From: Skybuck Flying on 4 Jan 2010 22:02 However I might have overlooked something when it comes to "sign"... It could also return "NaN"... that would be a nasty bug that could suddenly blow up in ones face far down the road ;) I saw somebody else mention this and took care of it somehow with some complex formula... etc... Hmm... I wonder if NaN will truely be problematic... it might be since the textures don't care with kind of floating point values it are... for them it's just a bunch of bits ;) Bye, Skybuck.

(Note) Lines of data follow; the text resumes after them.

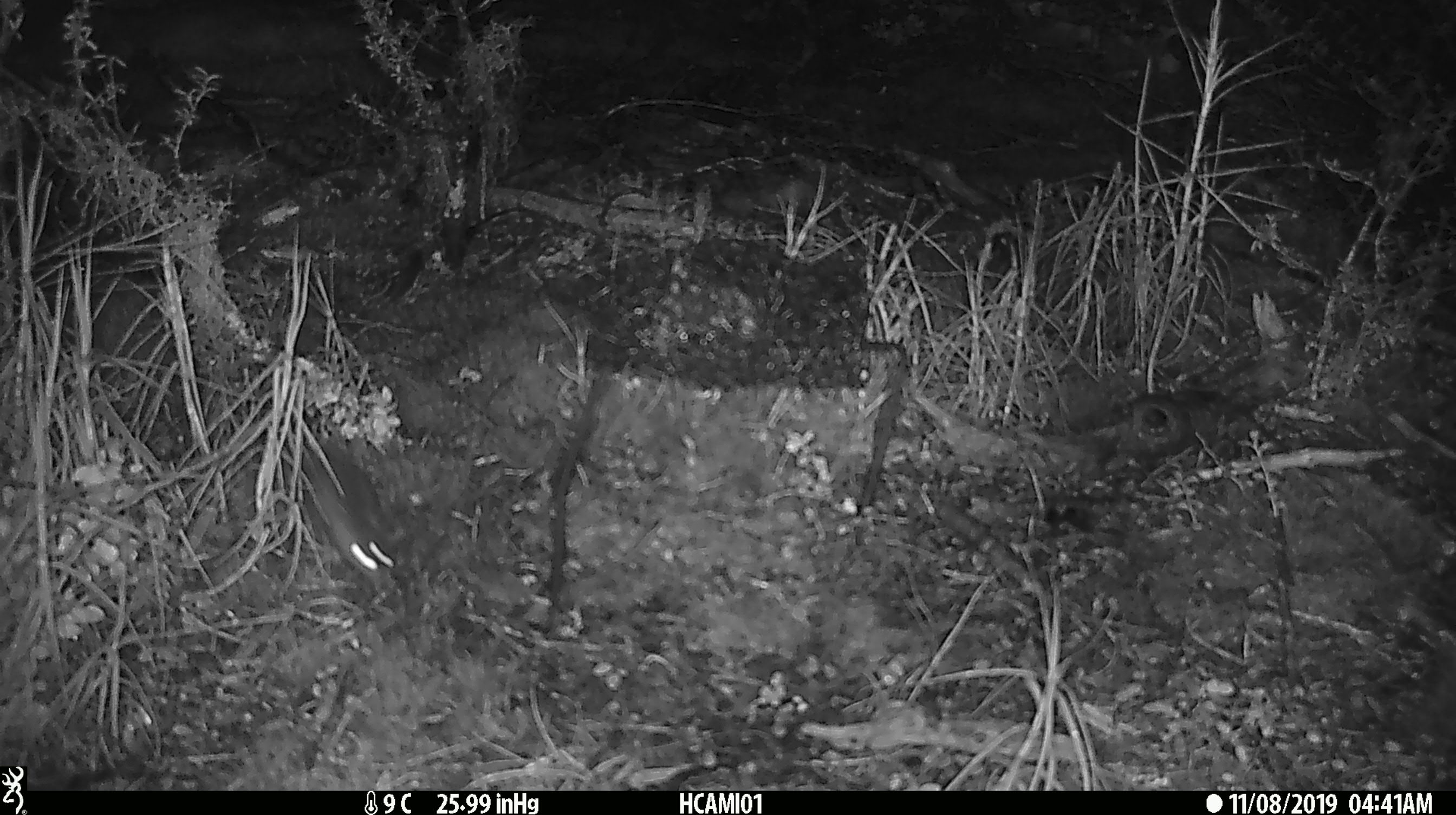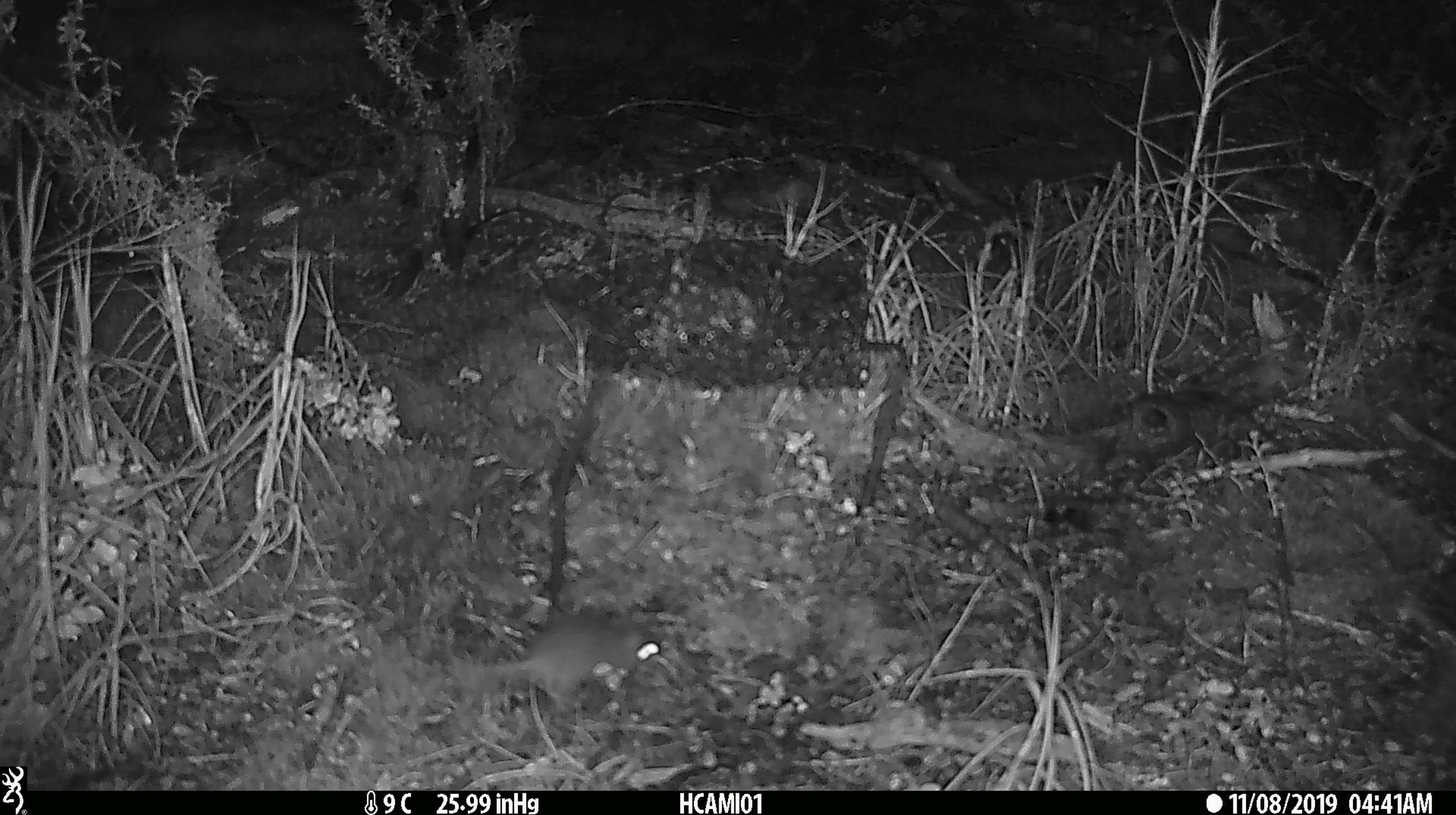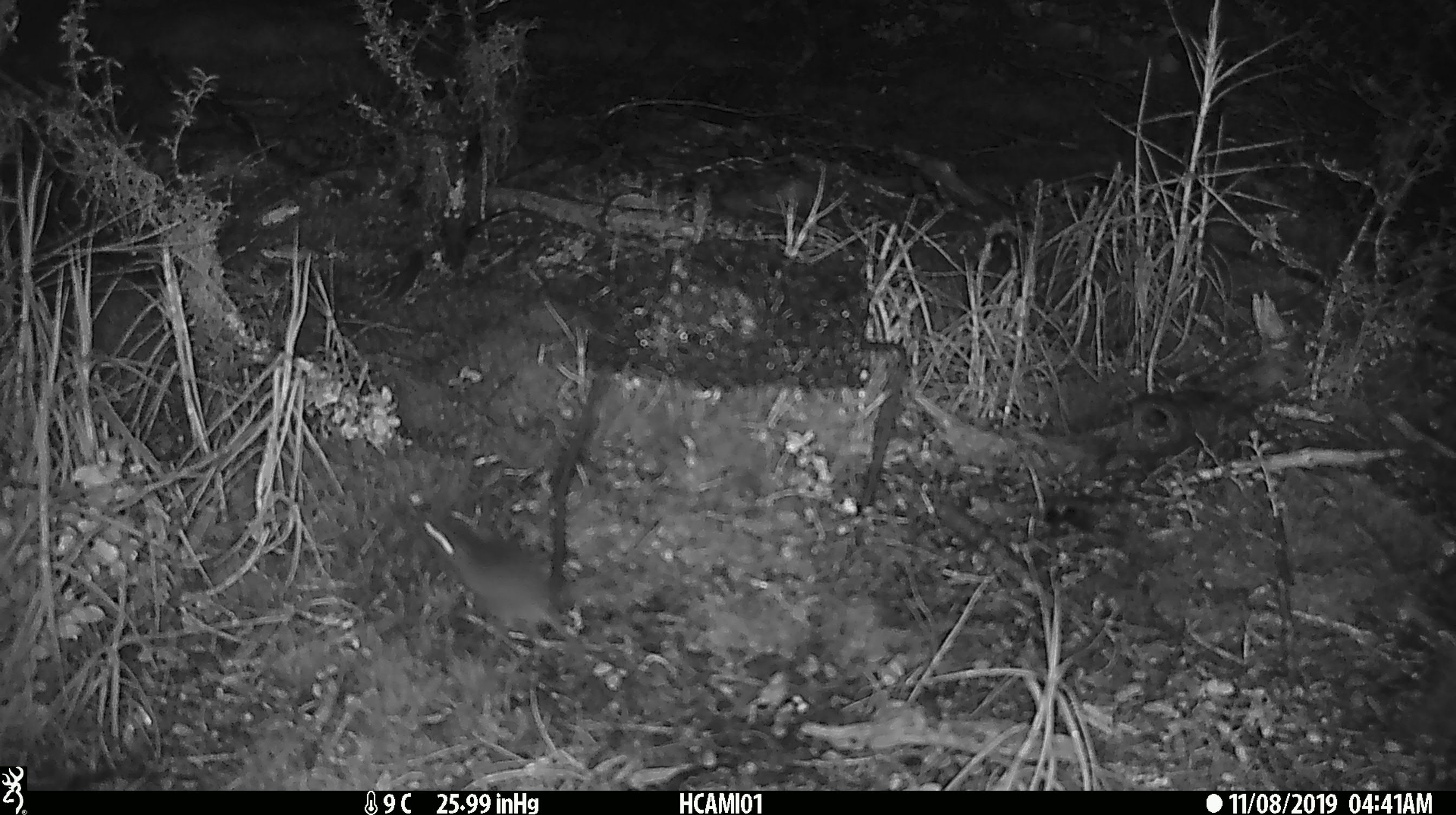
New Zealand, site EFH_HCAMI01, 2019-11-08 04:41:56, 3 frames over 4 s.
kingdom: Animalia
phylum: Chordata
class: Mammalia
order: Rodentia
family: Muridae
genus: Mus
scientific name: Mus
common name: mouse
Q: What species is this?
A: Mouse (Mus).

From: Skybuck Flying on 4 Jan 2010 22:07 No, this link mentions NaN is part of the exponential... and not the sign: http://en.wikipedia.org/wiki/NaN The comment (4) in the CG manual was probably referring to something else: CG Manual: "sign" description: " DESCRIPTION Returns positive one, zero, or negative one for each of the components of x based on the component's sign. 1) Returns -1 component if the respective component of x is negative. 2) Returns 0 component if the respective component of x is zero. 3) Returns 1 component if the respective component of x is positive. 4) Ideally, NaN returns NaN. " Bye, Skybuck.